**SHORT TASK:**
Format every line of the material as a Markdown table with two columns, Row and Text. Number the nonblank lines in order and omit blank lines.

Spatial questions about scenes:
================================

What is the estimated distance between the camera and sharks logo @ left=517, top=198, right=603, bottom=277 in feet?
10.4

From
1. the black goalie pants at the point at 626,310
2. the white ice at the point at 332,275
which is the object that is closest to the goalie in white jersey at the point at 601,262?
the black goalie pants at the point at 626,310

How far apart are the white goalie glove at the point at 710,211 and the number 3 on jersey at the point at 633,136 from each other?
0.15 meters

================================

**OUTPUT OF THE TASK:**
| Row | Text |
|---|---|
| 1 | What is the estimated distance between the camera and sharks logo @ left=517, top=198, right=603, bottom=277 in feet? |
| 2 | 10.4 |
| 3 | From |
| 4 | 1. the black goalie pants at the point at 626,310 |
| 5 | 2. the white ice at the point at 332,275 |
| 6 | which is the object that is closest to the goalie in white jersey at the point at 601,262? |
| 7 | the black goalie pants at the point at 626,310 |
| 8 | How far apart are the white goalie glove at the point at 710,211 and the number 3 on jersey at the point at 633,136 from each other? |
| 9 | 0.15 meters |